═══ Excerpted records ═══
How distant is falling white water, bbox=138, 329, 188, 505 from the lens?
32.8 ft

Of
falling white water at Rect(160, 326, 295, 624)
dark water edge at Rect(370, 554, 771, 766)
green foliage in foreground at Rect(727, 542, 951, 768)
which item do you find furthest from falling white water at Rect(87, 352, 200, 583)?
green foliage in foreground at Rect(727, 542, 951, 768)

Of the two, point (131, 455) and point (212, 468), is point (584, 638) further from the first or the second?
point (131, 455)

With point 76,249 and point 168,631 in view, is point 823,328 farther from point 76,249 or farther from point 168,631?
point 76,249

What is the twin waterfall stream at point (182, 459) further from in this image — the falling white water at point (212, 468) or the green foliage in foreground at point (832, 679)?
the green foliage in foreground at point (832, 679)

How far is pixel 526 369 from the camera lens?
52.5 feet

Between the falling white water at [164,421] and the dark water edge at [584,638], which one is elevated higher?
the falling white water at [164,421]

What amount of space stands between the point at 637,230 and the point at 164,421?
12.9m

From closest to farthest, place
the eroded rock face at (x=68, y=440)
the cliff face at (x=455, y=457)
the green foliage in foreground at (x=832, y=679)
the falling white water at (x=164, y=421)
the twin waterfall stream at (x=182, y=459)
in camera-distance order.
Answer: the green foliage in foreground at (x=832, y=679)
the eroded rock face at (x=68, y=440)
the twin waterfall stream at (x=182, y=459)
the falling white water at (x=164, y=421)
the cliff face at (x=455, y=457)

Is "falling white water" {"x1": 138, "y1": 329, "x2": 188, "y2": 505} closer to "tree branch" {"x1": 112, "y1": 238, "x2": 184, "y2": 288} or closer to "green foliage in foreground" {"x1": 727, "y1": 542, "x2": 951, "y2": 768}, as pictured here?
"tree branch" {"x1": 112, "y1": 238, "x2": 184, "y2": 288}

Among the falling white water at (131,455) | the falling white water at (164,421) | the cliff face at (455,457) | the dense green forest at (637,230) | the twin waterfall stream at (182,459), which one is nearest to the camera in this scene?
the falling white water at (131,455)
═══
Task details.
Swap "dark water edge" for "shaded shoreline" throughout the records and leave every other line unchanged.

Answer for this exercise.
How distant is falling white water, bbox=138, 329, 188, 505 from the lens?
32.8 ft

Of
falling white water at Rect(160, 326, 295, 624)
shaded shoreline at Rect(370, 554, 771, 766)
green foliage in foreground at Rect(727, 542, 951, 768)
which item do you find furthest from falling white water at Rect(87, 352, 200, 583)?
green foliage in foreground at Rect(727, 542, 951, 768)

Of the two, point (131, 455) and point (212, 468), is point (584, 638) further from the first or the second?
point (131, 455)

With point 76,249 and point 168,631 in view, is point 823,328 farther from point 76,249 or farther from point 168,631?
point 76,249

What is the twin waterfall stream at point (182, 459) further from in this image — the falling white water at point (212, 468) or the green foliage in foreground at point (832, 679)?
the green foliage in foreground at point (832, 679)

How far is pixel 526 369 from the camera lens?
52.5 feet

Between the falling white water at [164,421] and the shaded shoreline at [584,638], which one is elevated higher?
the falling white water at [164,421]

What amount of space stands between the point at 637,230 and the point at 164,421?
12.9m

From closest to farthest, place
the eroded rock face at (x=68, y=440)
the cliff face at (x=455, y=457)
the green foliage in foreground at (x=832, y=679)
the falling white water at (x=164, y=421)
the twin waterfall stream at (x=182, y=459)
in camera-distance order.
Answer: the green foliage in foreground at (x=832, y=679)
the eroded rock face at (x=68, y=440)
the twin waterfall stream at (x=182, y=459)
the falling white water at (x=164, y=421)
the cliff face at (x=455, y=457)

Is "falling white water" {"x1": 138, "y1": 329, "x2": 188, "y2": 505} closer to "tree branch" {"x1": 112, "y1": 238, "x2": 184, "y2": 288} or closer to "green foliage in foreground" {"x1": 727, "y1": 542, "x2": 951, "y2": 768}, as pictured here?
"tree branch" {"x1": 112, "y1": 238, "x2": 184, "y2": 288}

Among the falling white water at (131,455) | the falling white water at (164,421) | the cliff face at (455,457) | the dense green forest at (637,230) | the twin waterfall stream at (182,459), which one is nearest to the camera in this scene?
the falling white water at (131,455)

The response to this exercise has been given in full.